- **TEXT UNDER STUDY**
....................

Reference

Data types

PikaParser.FirstType
struct First{G, T} <: PikaParser.Clause{G, T}

Match the first possibility of several matches. Empty First is equivalent to unconditional failure.

Fields

  • children::Vector
source
PikaParser.FollowedByType
struct FollowedBy{G, T} <: PikaParser.Clause{G, T}

Zero-length match that succeeds if follow does match at the same position.

Fields

  • follow::Any
source
PikaParser.GrammarType
struct Grammar{G, T}

A representation of the grammar prepared for parsing.

Fields

  • names::Vector: Topologically sorted list of rule labels (non-terminals)

  • idx::Dict{G, Int64} where G: Mapping of rule labels to their indexes in names

  • clauses::Array{PikaParser.Clause{Int64, T}, 1} where T: Clauses of the grammar converted to integer labels (and again sorted topologically)

  • can_match_epsilon::Vector{Bool}: Flags for the rules being able to match on empty string unconditionally

  • seed_clauses::Vector{Vector{Int64}}: Which clauses get seeded upon matching of a clause

  • terminals::Vector{Int64}: Sorted indexes of terminal clauses that are checked against each input item.

source
PikaParser.ManyType
struct Many{G, T} <: PikaParser.Clause{G, T}

Greedily matches a sequence of matches that can be empty.

Fields

  • item::Any
source
PikaParser.MatchType
struct Match

Internal match representation.

Fields

  • clause::Int64: Which clause has matched here?

  • first::Int64: Where the match started?

  • last::Int64: What is the last item of the match? (In case of empty match, this MUST be the previous index before first, i.e., prevind(input, first).)

  • option_idx::Int64: Which possibility (given by the clause) did we match?

  • submatches::Int64: Index to the first submatch, the range of submatches spans all the way to the first submatch of the next Match.

  • left::Int64: Left child in the memo tree.

  • right::Int64: Right child in the memo tree.

  • parent::Int64: Parent in the memo tree.

source
PikaParser.NotFollowedByType
struct NotFollowedBy{G, T} <: PikaParser.Clause{G, T}

Zero-length match that succeeds if reserved does not match at the same position.

....................

- **RECORDED DATA**
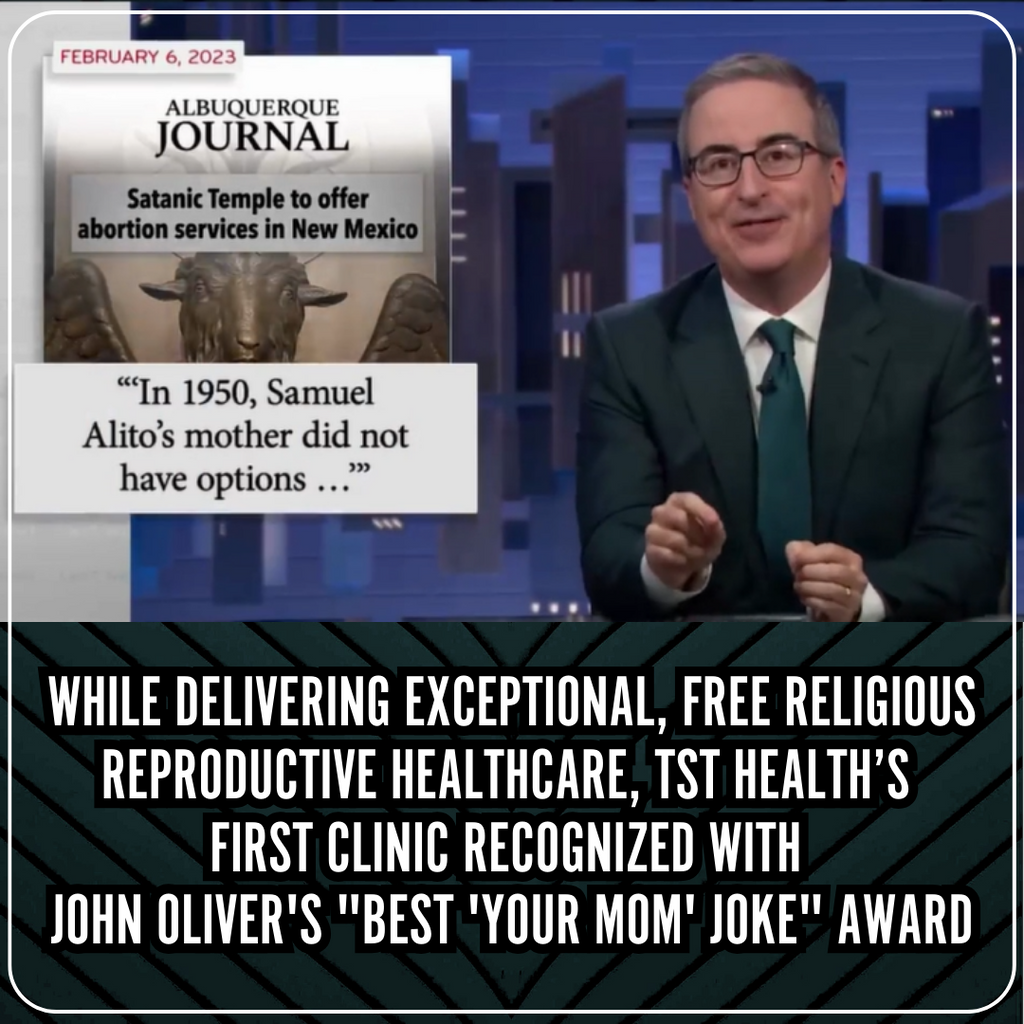 While delivering exceptional, free religious reproductive healthcare, TST Health’s First Clinic recognized with John Oliver's "Best 'Your Mom' Joke" award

....................

- **DIRECTIONS**
1. In the PikaParser reference, reproduce the passage from "PikaParser.FirstType" to "does match at the same position.".
2. Translate this sentence from the PikaParser reference into French: "Greedily matches a sequence of matches that can be empty."
3. Extend the PikaParser reference from the point where it stops.

- **ANSWERS**
1.
PikaParser.FirstType
struct First{G, T} <: PikaParser.Clause{G, T}

Match the first possibility of several matches. Empty First is equivalent to unconditional failure.

Fields

  • children::Vector
source
PikaParser.FollowedByType
struct FollowedBy{G, T} <: PikaParser.Clause{G, T}

Zero-length match that succeeds if follow does match at the same position.

2. Fait correspondre de manière gloutonne une séquence de correspondances qui peut être vide.

3.
Fields

  • reserved::Any
source
PikaParser.ParserStateType
mutable struct ParserState{G, T, I}

Intermediate parsing state. The match tree is built in a vector of matches that grows during the matching, all match indexes point into this vector.

This structure is also a "result" of the parsing, used to reconstruct the match tree.

Fields

  • grammar::PikaParser.Grammar: Copy of the grammar used to parse the input.

  • q::PikaParser.PikaQueue: Queue for rules that should match, used only internally.

  • matches::Vector{PikaParser.Match}: Matches, connected by indexes to form a memo table search tree.

  • memo_root::Int64: Root of the memotable search tree (stored in the matches).

  • submatches::Vector{Int64}: Children pointers of the matches that form the match tree.

  • input::Any: Parser input, used to reconstruct match data.

source
PikaParser.SatisfyType
struct Satisfy{G, T} <: PikaParser.Terminal{G, T}

A single terminal. Matches a token from the input stream where the match function returns true, otherwise it returns false.

Fields

  • match::Function
source
PikaParser.ScanType
struct Scan{G, T} <: PikaParser.Terminal{G, T}

A single terminal, possibly made out of multiple input tokens.

Given the input stream view, the match function scans the input forward and returns the position of the last item of the matched terminal (which is assumed to start at the beginning of the stream view). In case there's no match, it returns zero.

Fields

  • match::Function
source
PikaParser.SeqType
struct Seq{G, T} <: PikaParser.Clause{G, T}

Sequence of matches. Empty Seq is equivalent to an always-succeeding empty match, as in Epsilon.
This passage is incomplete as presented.